Po raz kolejny Robert zmuszony był zmienić ogrywaną postać. Tym razem jego wybór padł na podstawowego zawodnika, który dysponował sporym wachlarzem zagrań - Jin Kazama. Pamiętacie przecież dobrze,  że to jego wizerunek zdobił okładkę gry. Nie mogła być to zatem słaba postać. I taka nie była. Robertowi sporo czasu zajęło opanowanie najlepszych ciosów Jina, ale gdy to już zrobił, to nasze pojedynki weszły na wyższy poziom. Były zawzięte, agresywne, a o zwycięstwie zazwyczaj decydował jeden najmniejszy błąd rywala. Zapewniły mi one wiele emocji. Była to czysta adrenalina. Każdy pojedynek wymagał maksymalnego skupienia. Nigdy więcej w moim życiu nie czułem już większej radości z wygranej, a przegrane nigdy tak nie motywowały do poprawy swoich umiejętności jak w tamtym czasie. Zdanie sobie sprawy ze swoich słabych stron to początek drogi do ich zniwelowania. Droga do samodoskonalenia jest jednak daleka i wyboista. Bolesna na początku, niezwykle radosna i satysfakcjonująca na finiszu.  

Dążąc do poprawy i perfekcji nie zawsze uda się nam osiągnąć zamierzone cele. Możliwa porażka nie powinna nas jednak zniechęcać. Sama próba ulepszenia siebie jest godna pochwały. Nie zawsze liczy się osiągnięty efekt. Częstokroć ważniejsze są chęci. Ważniejsza jest wola działania niż tkwienie w jednym miejscu w obawie przed ewentualną porażką. Nawet nieudana próba samodoskonalenia ma dla nas pozytywny wpływ. Staje się materiałem do analiz. Uodparnia nas na kolejne porażki, dzięki czemu w przyszłości nie będziemy bali się podejmować kolejnych trudnych decyzji.
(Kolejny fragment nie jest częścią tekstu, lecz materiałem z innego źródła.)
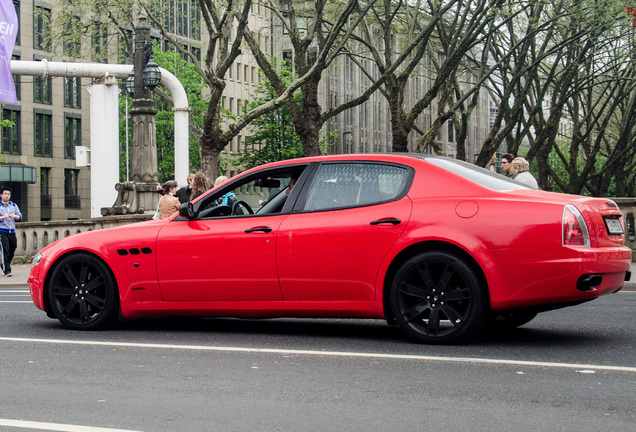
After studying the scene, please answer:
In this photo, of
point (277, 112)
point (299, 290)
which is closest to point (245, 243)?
point (299, 290)

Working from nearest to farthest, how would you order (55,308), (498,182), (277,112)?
1. (498,182)
2. (55,308)
3. (277,112)

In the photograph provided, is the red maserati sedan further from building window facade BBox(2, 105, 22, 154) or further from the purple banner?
building window facade BBox(2, 105, 22, 154)

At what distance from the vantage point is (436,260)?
7832mm

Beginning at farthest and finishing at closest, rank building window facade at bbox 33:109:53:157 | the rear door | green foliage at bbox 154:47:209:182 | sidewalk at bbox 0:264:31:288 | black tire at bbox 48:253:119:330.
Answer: building window facade at bbox 33:109:53:157 < green foliage at bbox 154:47:209:182 < sidewalk at bbox 0:264:31:288 < black tire at bbox 48:253:119:330 < the rear door

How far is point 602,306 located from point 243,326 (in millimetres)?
4474

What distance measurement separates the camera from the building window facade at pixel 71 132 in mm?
66412

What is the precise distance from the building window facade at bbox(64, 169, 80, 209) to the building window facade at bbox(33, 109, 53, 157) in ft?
8.07

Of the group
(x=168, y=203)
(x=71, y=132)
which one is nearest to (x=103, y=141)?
(x=168, y=203)

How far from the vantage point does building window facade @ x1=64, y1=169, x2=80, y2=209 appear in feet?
220

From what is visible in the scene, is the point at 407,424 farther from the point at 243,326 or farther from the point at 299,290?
the point at 243,326

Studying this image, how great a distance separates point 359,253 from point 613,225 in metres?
1.92

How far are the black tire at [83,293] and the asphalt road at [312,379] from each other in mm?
204

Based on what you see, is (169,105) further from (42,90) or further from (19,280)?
(19,280)

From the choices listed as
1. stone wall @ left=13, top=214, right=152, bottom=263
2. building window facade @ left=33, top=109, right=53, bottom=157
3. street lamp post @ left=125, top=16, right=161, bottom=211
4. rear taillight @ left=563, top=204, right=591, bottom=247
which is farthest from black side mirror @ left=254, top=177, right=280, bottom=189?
building window facade @ left=33, top=109, right=53, bottom=157
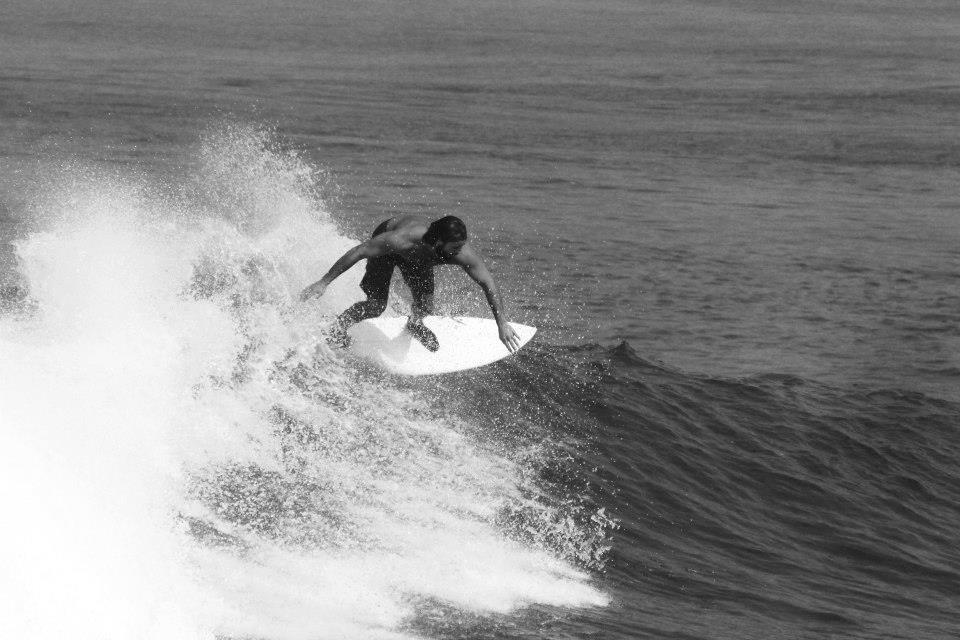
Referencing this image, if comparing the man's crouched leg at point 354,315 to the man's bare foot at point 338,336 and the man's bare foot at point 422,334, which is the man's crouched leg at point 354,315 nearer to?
the man's bare foot at point 338,336

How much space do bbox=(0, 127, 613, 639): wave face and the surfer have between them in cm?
63

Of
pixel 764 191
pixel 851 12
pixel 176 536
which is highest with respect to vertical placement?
pixel 851 12

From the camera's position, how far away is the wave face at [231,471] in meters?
7.52

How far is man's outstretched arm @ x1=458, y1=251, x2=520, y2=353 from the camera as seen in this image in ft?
34.1

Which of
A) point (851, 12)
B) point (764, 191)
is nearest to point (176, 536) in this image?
point (764, 191)

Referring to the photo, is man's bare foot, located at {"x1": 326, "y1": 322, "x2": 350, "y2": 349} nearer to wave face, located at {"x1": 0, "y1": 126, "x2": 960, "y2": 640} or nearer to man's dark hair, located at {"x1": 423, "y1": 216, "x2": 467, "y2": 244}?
wave face, located at {"x1": 0, "y1": 126, "x2": 960, "y2": 640}

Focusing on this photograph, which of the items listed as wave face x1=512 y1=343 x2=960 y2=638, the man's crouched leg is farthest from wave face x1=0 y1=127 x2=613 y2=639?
wave face x1=512 y1=343 x2=960 y2=638

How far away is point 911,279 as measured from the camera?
2189 cm

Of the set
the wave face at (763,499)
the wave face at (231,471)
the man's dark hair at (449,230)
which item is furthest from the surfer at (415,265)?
the wave face at (763,499)

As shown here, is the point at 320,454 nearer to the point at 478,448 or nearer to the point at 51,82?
the point at 478,448

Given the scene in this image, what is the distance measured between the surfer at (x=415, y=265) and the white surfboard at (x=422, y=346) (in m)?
0.09

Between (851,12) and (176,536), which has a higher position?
(851,12)

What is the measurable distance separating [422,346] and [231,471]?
2402mm

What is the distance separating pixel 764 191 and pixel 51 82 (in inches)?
713
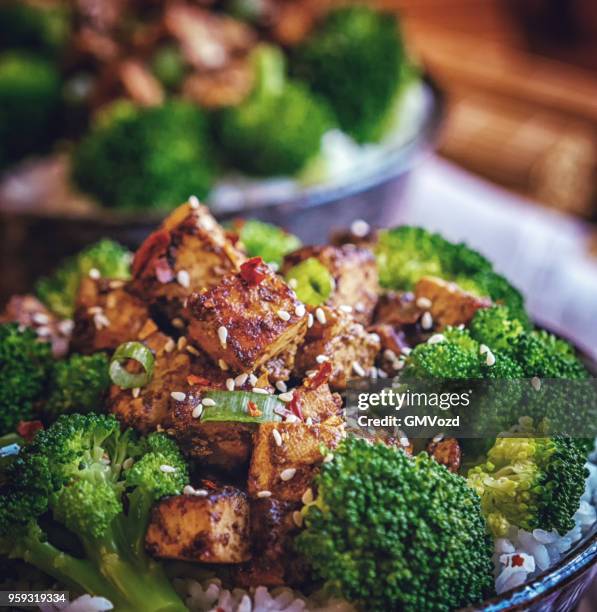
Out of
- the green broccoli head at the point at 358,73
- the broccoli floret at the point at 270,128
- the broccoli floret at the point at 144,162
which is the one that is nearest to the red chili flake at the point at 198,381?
the broccoli floret at the point at 144,162

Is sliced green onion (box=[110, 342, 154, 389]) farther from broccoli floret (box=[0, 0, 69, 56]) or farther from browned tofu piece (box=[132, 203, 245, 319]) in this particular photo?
broccoli floret (box=[0, 0, 69, 56])

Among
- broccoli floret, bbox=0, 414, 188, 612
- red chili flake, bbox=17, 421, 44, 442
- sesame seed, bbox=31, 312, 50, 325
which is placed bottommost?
sesame seed, bbox=31, 312, 50, 325

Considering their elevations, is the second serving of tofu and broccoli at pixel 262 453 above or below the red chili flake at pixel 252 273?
below

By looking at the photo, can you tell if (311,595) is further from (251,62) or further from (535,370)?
(251,62)

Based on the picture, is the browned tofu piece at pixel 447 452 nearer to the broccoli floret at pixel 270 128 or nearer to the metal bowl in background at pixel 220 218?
the metal bowl in background at pixel 220 218

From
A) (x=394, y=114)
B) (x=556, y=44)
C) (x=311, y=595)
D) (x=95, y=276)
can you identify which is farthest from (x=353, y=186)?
(x=556, y=44)

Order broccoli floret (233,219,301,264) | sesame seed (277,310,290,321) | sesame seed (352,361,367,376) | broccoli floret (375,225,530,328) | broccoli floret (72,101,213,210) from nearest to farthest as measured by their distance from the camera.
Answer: sesame seed (277,310,290,321) < sesame seed (352,361,367,376) < broccoli floret (375,225,530,328) < broccoli floret (233,219,301,264) < broccoli floret (72,101,213,210)

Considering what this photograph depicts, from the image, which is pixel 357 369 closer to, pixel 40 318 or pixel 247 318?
pixel 247 318

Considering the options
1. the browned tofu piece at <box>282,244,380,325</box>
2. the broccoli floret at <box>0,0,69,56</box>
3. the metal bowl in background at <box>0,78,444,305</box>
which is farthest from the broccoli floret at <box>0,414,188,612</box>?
the broccoli floret at <box>0,0,69,56</box>
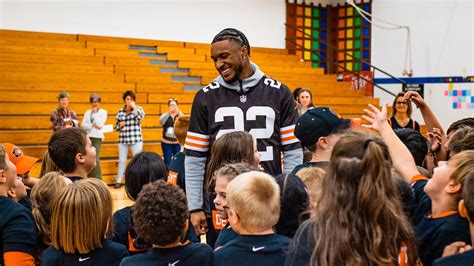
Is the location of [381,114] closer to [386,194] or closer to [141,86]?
[386,194]

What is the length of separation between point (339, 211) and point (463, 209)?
0.39 metres

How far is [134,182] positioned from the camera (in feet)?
9.04

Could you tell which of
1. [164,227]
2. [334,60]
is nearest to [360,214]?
[164,227]

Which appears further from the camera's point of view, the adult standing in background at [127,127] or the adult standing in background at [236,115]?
the adult standing in background at [127,127]

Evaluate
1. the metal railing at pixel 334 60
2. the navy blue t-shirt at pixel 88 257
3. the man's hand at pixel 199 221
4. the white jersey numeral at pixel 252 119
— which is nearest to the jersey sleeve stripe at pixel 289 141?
the white jersey numeral at pixel 252 119

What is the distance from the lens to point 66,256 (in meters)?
2.21

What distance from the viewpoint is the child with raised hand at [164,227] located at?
6.57 feet

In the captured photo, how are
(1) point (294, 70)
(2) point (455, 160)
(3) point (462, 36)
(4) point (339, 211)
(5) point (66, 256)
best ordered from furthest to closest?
1. (1) point (294, 70)
2. (3) point (462, 36)
3. (5) point (66, 256)
4. (2) point (455, 160)
5. (4) point (339, 211)

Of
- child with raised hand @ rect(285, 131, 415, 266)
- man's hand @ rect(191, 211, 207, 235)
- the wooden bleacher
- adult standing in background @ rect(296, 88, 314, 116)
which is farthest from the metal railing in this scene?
child with raised hand @ rect(285, 131, 415, 266)

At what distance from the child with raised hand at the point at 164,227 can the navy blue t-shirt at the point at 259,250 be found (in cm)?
14

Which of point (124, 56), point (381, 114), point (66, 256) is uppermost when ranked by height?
point (124, 56)

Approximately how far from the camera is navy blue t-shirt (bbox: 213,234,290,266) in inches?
77.7

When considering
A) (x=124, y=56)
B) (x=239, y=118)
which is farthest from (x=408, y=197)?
(x=124, y=56)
Jako małą porażkę definiuję swój pierwszy kontakt z grą ze studia From Software jaką było Bloodborne. Klimat ta gra ma cudowny. Jego hektolitry wylewają się nieustanie na gracza z każdą kolejną minutą. Gra, oprócz klimatu, wyróżnia się także olbrzymim stopniem trudności. Spędziłem z Bloodborne kilka ładnych godzin, ale nie zaszedłem za daleko. Zginąłem tak wiele razy, że nie jestem w stanie tej liczby spamiętać. W sumie to chyba więcej czasu zajęło mi umieranie niż walka. Dałem sobie na jakiś czas spokój z graniem w tę trudną produkcję. Postanowiłem jednak, że kiedyś do niej wrócę. Czasami w wolnych chwilach analizuję przyczyny moich częstych zgonów. I zawsze dochodzę do tych samych wniosków - jestem zbyt niecierpliwy i mam za słaby refleks. Nad tym muszę pracować, aby mieć jakiekolwiek szanse na ukończenie Bloodborne. Wyciąganie wniosków po porażce to dobry znak. Znaczy, że chęć samodoskonalenia jest we mnie silna. Jak będzie to czas pokaże. Chęć ujarzmienia bestii, czyli Bloodborne jest. Od chęci do działania jednak daleka droga. Pewne jest jedno. Musi to być jakaś wyjątkowa gra, bo jeszcze żadna inna produkcja, w którą przestałem grać, nie zawładnęła moimi myślami na tak długi czas. Zazwyczaj takie gry już po paru minutach od wyjęcia płyty z konsoli interesowały mnie tak samo, jak zeszłoroczny śnieg, a tu jest inaczej. Cały czas gdzieś z tyłu głowy mam Bloodborne.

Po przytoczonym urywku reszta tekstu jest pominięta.